● Given passage:
= Bennett Haselton =

American activist (born 1978)

Bennett Haselton (born November 20, 1978) is the founder of Circumventor.com and Peacefire.org, two US-based websites dedicated to combating Internet censorship. Peacefire.org is focused on documenting flaws in commercial Internet blocking programs. Circumventor.com is dedicated to distributing anti-censorship tools to users in countries such as China and Iran, and as of 2011 has over 3 million subscribers through distribution channels including email and Facebook pages.

Haselton has appeared on CNN and The Montel Williams Show to discuss First Amendment issues and been quoted in The New York Times, The Washington Post, The Seattle Times, and The Village Voice.

Haselton has testified before the US Child Online Protection Commission and as an expert witness for the ACLU.

He is the Guinness World Record holder for the most country capitals named in 60 seconds in response to a prompt of a random country name, achieving the first verified perfect score on December 12, 2015.

He listed in the Google Vulnerability Program Hall Of Fame for finding and fixing security holes in Google products.

● Exercise instructions:
(a) Decide whether each statement agrees with the Bennett Haselton article, and back each yes or no with the deciding words from it: (i) Peacefire.org documents flaws in commercial Internet blocking programs. (ii) Haselton served as an expert witness for the ACLU. (iii) His Guinness World Record is for naming country capitals in 30 seconds.
(b) Carry the Bennett Haselton article forward, picking up right after its last sentence.
The listing has no connection to the Bennett Haselton article.

● Given information:
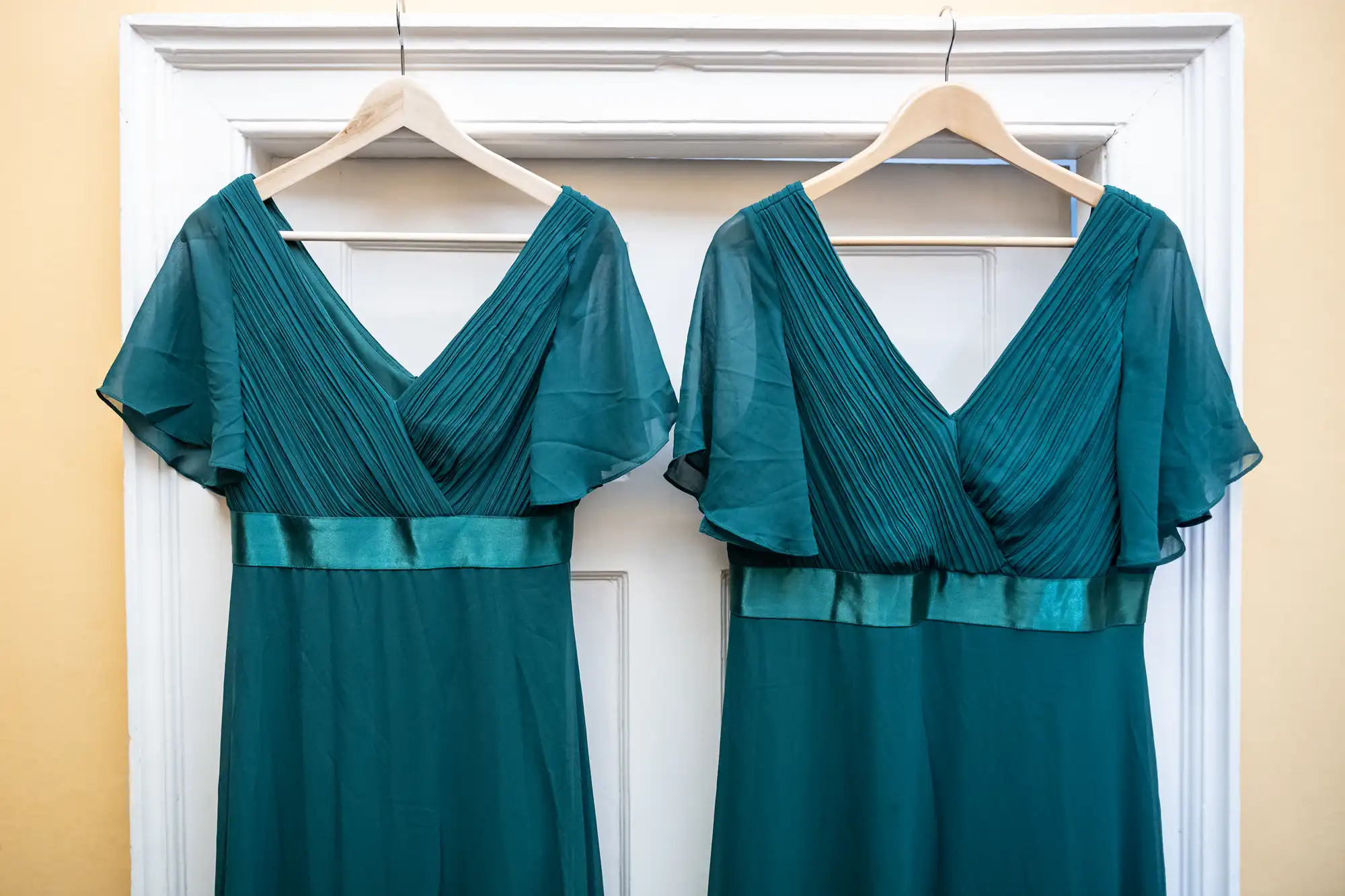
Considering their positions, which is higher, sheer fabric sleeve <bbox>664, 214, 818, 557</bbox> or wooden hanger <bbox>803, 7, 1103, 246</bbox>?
wooden hanger <bbox>803, 7, 1103, 246</bbox>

● Written responses:
(a)
(i) Yes: "Peacefire.org is focused on documenting flaws in commercial Internet blocking programs."
(ii) Yes: "Haselton has testified before the US Child Online Protection Commission and as an expert witness for the ACLU."
(iii) No: "the most country capitals named in 60 seconds in response to a prompt of a random country name"

(b)
==Early life and education==
Haselton was born in Oklahoma. Haselton's father is a geophysicist and his mother is a piano teacher. Haselton lived in England and Denmark and graduated from Copenhagen International School. At 15, Haselton became a member of the Danish National Math Team.

Haselton's interest in censorship dates from when he was 10 years old and heard swear words for the first time.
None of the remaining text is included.